Stored data entries
====

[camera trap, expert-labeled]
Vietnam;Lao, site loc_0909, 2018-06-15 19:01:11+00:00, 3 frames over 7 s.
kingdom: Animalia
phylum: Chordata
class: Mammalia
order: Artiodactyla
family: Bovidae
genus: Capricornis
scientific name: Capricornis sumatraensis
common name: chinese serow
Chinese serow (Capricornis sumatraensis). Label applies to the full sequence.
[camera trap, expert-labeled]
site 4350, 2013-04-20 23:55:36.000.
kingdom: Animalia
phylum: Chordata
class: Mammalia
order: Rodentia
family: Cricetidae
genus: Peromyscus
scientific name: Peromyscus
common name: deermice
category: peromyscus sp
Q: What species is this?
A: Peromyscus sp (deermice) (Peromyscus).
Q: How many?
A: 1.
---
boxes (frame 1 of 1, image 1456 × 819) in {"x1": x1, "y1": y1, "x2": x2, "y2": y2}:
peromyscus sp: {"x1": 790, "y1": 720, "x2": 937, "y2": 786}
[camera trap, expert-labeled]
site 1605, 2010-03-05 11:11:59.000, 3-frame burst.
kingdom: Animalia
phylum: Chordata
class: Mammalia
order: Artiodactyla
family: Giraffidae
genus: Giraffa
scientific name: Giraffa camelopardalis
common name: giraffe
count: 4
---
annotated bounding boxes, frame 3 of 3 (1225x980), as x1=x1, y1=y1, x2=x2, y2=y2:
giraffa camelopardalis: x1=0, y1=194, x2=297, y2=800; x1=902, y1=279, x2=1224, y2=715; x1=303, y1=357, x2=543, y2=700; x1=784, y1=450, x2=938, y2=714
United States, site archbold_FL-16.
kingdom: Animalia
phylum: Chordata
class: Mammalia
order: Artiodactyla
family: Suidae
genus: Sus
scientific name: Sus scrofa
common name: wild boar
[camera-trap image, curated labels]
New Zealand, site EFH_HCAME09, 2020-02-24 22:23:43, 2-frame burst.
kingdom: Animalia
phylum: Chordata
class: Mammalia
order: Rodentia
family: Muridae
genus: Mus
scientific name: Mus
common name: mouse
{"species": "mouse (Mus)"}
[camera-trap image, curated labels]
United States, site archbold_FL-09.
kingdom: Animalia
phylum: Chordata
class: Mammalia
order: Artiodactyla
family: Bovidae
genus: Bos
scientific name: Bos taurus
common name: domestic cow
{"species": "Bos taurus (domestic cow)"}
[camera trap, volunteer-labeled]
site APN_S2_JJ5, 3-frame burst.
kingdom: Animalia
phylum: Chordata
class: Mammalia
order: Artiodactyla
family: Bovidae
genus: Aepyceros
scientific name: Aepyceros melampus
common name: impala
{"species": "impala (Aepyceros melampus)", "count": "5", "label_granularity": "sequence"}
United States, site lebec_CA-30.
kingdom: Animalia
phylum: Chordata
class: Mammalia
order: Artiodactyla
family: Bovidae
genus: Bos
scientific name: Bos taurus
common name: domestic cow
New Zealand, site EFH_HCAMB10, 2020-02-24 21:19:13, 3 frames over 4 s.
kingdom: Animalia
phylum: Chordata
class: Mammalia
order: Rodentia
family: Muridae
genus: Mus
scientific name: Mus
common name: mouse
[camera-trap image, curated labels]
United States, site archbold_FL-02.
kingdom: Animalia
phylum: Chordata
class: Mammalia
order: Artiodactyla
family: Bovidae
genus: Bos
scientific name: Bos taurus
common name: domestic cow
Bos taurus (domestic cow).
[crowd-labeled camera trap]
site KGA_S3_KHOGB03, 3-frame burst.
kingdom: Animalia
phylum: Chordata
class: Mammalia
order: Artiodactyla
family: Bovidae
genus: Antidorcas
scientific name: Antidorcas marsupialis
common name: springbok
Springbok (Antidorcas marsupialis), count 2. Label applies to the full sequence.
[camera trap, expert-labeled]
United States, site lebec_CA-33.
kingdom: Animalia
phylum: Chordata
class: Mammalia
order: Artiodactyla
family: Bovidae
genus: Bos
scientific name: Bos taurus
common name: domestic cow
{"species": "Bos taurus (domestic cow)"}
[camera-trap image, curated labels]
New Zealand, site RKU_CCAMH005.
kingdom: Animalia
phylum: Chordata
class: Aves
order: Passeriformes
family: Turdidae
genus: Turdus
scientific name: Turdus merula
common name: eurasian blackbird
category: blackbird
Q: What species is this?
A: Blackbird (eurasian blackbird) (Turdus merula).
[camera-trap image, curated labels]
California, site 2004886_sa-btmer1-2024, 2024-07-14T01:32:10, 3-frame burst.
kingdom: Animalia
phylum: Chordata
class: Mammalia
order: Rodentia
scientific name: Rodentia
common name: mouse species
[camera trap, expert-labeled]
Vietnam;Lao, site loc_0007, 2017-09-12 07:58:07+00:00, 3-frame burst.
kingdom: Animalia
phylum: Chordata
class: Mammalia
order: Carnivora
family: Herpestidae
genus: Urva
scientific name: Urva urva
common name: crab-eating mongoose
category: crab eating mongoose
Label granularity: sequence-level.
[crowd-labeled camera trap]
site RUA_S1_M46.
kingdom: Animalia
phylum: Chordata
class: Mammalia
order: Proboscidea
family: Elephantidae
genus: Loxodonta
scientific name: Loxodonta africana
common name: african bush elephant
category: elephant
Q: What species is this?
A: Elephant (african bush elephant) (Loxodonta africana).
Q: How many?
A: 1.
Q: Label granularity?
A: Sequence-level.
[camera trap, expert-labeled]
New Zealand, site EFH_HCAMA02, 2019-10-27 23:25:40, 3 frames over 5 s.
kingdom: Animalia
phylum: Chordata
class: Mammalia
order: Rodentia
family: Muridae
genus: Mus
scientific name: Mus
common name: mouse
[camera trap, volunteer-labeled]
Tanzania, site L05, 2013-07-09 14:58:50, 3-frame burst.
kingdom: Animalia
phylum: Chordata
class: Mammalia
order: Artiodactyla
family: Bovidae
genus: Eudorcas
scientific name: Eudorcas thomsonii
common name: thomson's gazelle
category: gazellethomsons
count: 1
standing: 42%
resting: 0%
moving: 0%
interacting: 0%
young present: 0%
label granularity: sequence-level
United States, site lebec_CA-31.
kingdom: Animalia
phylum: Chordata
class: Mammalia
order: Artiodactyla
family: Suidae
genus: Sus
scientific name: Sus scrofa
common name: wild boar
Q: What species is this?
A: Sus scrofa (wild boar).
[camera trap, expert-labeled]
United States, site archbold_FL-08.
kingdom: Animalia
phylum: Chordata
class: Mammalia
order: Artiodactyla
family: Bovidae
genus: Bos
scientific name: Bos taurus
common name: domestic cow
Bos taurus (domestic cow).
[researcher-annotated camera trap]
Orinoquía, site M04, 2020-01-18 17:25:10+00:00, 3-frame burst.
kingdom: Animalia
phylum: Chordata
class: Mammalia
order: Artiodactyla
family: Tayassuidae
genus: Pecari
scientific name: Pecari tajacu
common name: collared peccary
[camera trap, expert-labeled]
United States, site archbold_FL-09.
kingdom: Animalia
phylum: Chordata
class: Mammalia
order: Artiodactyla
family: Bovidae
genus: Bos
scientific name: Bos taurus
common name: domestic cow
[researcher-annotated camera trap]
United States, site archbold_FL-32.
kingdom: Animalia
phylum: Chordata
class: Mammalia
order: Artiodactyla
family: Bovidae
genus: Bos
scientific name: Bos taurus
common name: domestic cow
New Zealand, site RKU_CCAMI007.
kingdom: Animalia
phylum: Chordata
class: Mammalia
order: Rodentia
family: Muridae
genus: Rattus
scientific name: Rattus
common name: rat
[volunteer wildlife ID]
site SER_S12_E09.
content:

====

Line by line, count how many lines of the entries contain the word "Vietnam", and give only that number.

2